If you want to know how Blacks have been treated by
Whites in the music industry, you'd look for a revival of
August Wilson's play, "Ma Rainey"s Black Bottom," set in
1927 in a rundown recording studio in Chicago. The drama
involves a White owner of a recording company and her
White manager plus Ma Rainey, a legendary blues singer
who is due to cut new sides of old favorites. The play won
the prestigious New York Drama Critics Circle Award for its
portrayal of rage, racism, and the self-hate that racism and
exploitation breeds.
If you want to know how stupid a movie can be, take in
"Turn It Up," Robert Adetuyi's lame attempt to expose, in
part, the roadblocks faced by an excellent hip-hop artist when
the only way he sees to raise the money needed to cut an
album is to take part reluctantly in criminal activities with
his manager.
A film with zero crossover appeal and limited allure even for
the targeted audience of boyz in the 'hood, "Turn It Up" plays
through every cliche imaginable with its clunky dialogue
highlighting a basically good guy, Diamond (Pras) who lives
in Brooklyn's East New York projects and hopes for a debut
CD that will break him out. He is aided by his old friend
Gage (Ja-Rule), who is such a great buddy that anything
he might steal, any influence he might have, he is willing to
use for the benefit of his pal. Since Diamond is aware of his
friend's devotion, he is willing to be dragged into Gage's
world of drug dealing, robbing, even tolerating the man's
murders.
This good-friend bad-friend cliche--most recently used in
the arthouse movie "Orfeu" about a great musician who
remains devoted to his old drug-dealing buddy in the Brazilian
favelas of Rio--is just the beginning of the overdone motifs.

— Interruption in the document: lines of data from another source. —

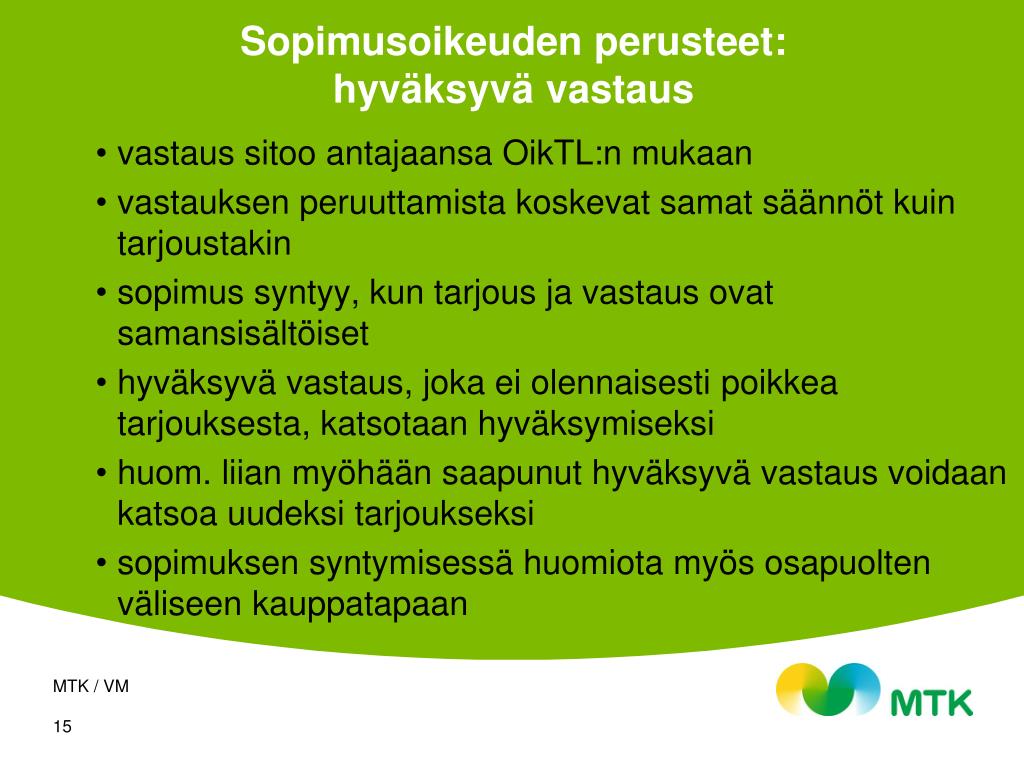 Sopimusoikeuden perusteet:
hyväksyvä vastaus

• vastaus sitoo antajaansa OikTL:n mukaan
• vastauksen peruuttamista koskevat samat säännöt kuin tarjoustakin
• sopimus syntyy, kun tarjous ja vastaus ovat samansisältöiset
• hyväksyvä vastaus, joka ei olennaisesti poikkea tarjouksesta, katsotaan hyväksymiseksi
• huom. liian myöhään saapunut hyväksyvä vastaus voidaan katsoa uudeksi tarjoukseksi
• sopimuksen syntymisessä huomiota myös osapuolten väliseen kauppatapaan

MTK / VM

15

MTK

Diamond's dad (Vondie Curtis Hall) wants to set his son
straight, but he's a flawed character as well having
abandoned the family some time back. There's more.
Diamond has a girl friend (Tamala Jones), who, like Dad, is
lobbying to put her man on the straight-and-narrow path but--
all together now--SHE'S PREGNANT! What's a poor guy gonna
do?
Filmed in New York and Toronto, "Turn It Up" does not
even enjoy an exotic Caribbean locale as did another turkey,
Chris Browne's "Third World Cop," and it sure as heck has
no-one who possesses the charisma that Sam Jackson gives
to the sizzling remake of "Shaft." If anything will draw the
targeted audience, the special ingredient would be the
prominence of Prakazrel Pras Michel, a Haitian-American
rapper from the group called The Fugees, and Ja Rule, from
the group Cash Money Click. Of course the soundtrack is
loaded with hip-hop performed by such artists as Tasha
Scott, D-Fuse and Rapper Noyd while the dialogue is equally
freighted with "shut the f*** up" and the like.